染谷は、“思い出す”菅谷役で、30代の男性が小学生時代の初恋の女性と偶然の再会を繰り返す役どころを演じる。
染谷は「苦しかったり、苦かったり、つまづいたり、浮き足立ったり。人類の四苦八苦を見事に加藤拓也氏が一つの箱に閉じ込めて、それを穴へ突っ込んでくれました。このドラマの出来事は、皆さんの人生の中にはなさそうに感じつつも、いや? これはなんか心のひだに触れてくるぞ? いや? これはもはや自分のことか?という物事が繰り広げられています。そのたくさんの匿名性がある感情に浸っていただけたら、とても有意義な時間を加藤氏からもらえるのではないかなと思っております。何せこのジェットコースターのようなリズムを感じてもらい、たくさんのものを感じていただきたいと願っております」と、加藤氏が描く世界観へ没入してほしいと望む。

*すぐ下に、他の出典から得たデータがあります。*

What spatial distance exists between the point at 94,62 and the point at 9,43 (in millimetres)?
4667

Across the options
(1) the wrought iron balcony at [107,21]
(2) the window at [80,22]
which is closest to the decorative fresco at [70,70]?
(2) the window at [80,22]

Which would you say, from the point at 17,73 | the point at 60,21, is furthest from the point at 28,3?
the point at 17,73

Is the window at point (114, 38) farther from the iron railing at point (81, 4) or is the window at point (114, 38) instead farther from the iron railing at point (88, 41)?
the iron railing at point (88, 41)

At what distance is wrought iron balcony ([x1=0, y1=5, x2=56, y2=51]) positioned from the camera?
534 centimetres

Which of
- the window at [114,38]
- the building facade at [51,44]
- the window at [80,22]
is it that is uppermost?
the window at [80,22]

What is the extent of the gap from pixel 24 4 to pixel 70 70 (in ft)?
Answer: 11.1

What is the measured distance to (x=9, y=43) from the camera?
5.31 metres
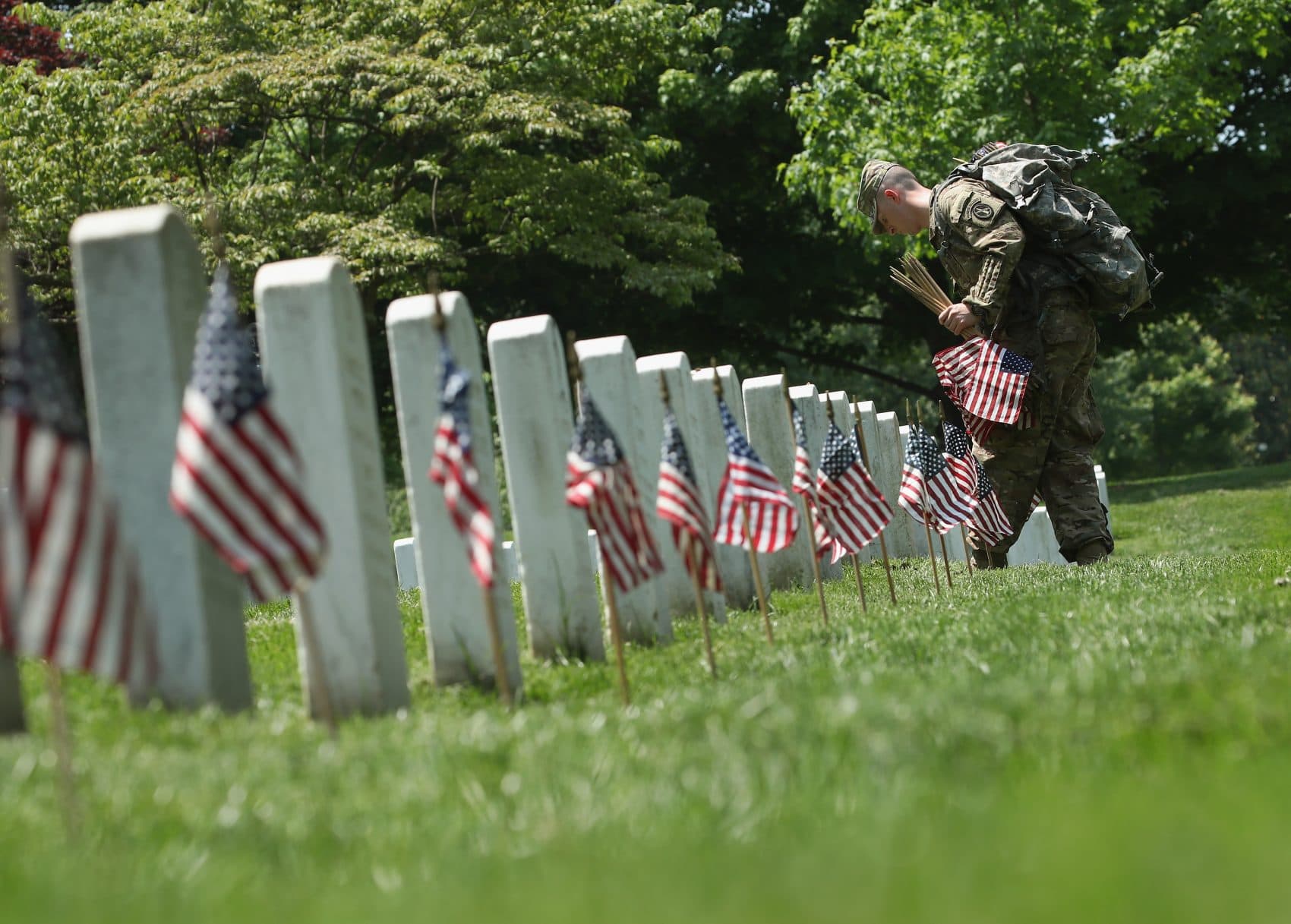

上白石は、アルバイト先のオルゴール記念館で不思議な体験をする“田舎暮らし”の松岡役を担当。
「ずっと憧れ続けた加藤拓也さんの世界に飛び込むことができたこと、心から幸せに思います。加藤さんの作り出す世界にはいつもなんとも言い表せないような不思議な引力があり、拝見するたびに私の心に新たな風を吹かせてくださいます。私たちの日常の延長線上にあるようで、どこか果てしなく遠い場所にいざなわれるような、唯一無二の質感。リアリティーとフィクションとが交差する世界観に、いつも身ごと持っていかれそうな心地のよい危うさが好きです」と加藤が描く物語の魅力を語る上白石は、「生きていく中で避けては通れない苦しみや葛藤と私たちはどう向き合っていくべきなのか、考えを巡らせながら演じました。早く皆さまにもこの『滅相も無い』を体験してほしいです。お楽しみに!」と呼び掛ける。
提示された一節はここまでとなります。